Hi, I have a client who is asking for some generated product keys. This is not an issue and have created 25,000 unique keys for him so far. Now though, he is asking for more and I'm not sure how many more I can uniquely create. My keys are in the format of: XXXX-XXXX-XXXX-XXXX-XXXX Code (markup): With each 4 character section containing A-Z0-9 (only uppercase). Is there an equation I can do to work out how many codes I can create with out having to keep inserting into a DB table until it starts throwing errors?
NickW2 is theoretically right, but from a practical standpoint, you're going to want to avoid ones like: YOUR-MOMS-ABIG-DUMB-SLUT Or maybe not.

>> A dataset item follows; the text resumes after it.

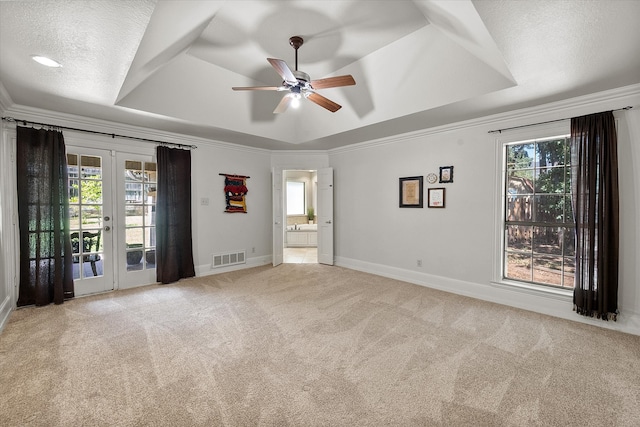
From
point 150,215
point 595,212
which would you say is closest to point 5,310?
point 150,215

Putting the "YOUR-MOMS-ABIG-DUMB-SLUT" key aside, the problem with what you're suggesting, is that you would need to create keys incrementally or with some logic if you don't want to check to see if the key exists. This isn't a good way of doing it unless you can develop a very complex and non-reversible key generator. The last thing you want is keys that can be guessed. Key collisions and incremented keys cause a lot of problems for licensing when someone figures out how to create a valid key for a product.
With that many possible combinations, the chance of randomly generating the same key twice even if you're doing millions of keys is infinitesimal. You'd have more chance of winning the lottery several times in a row then producing the same key twice. Completely random keys is the best way of doing it. I wouldn't bother checking for duplicates until you're in the range of generating trillions of keys (literally). There's more possible keys there than the number of grains of sand on Earth multiplied by 100 billion.
But if you don't check a database for duplicate keys and actually run fraud checks on your licenses then you run the chance of having flawed system. And if you system is flawed then the keys are only a scare tactic for consumers. Processing a check on a code takes only a few lines of code and would not be a bother at all for anyone that knows programming to implement I would suggest checking and having a database if you wish to go to the trouble of having a key at all.
No, I agree, checking the keys in a database wouldn't be an issue at all given the (relatively small) number of keys you're likely to be generating. There is literally no point though. And I'm of course talking purely about the generation of keys, not checking the keys are authorised and only being used once etc. There'd be no point generating product keys if you weren't putting them in a database to verify the legitimacy of a customer's key.
A-Z = 26 character 0-9 = 10 characters Key lenght = 20 characters You can uniquely create 36^20 keys which is good enough to serve your client till his death Not sure what you meant by that.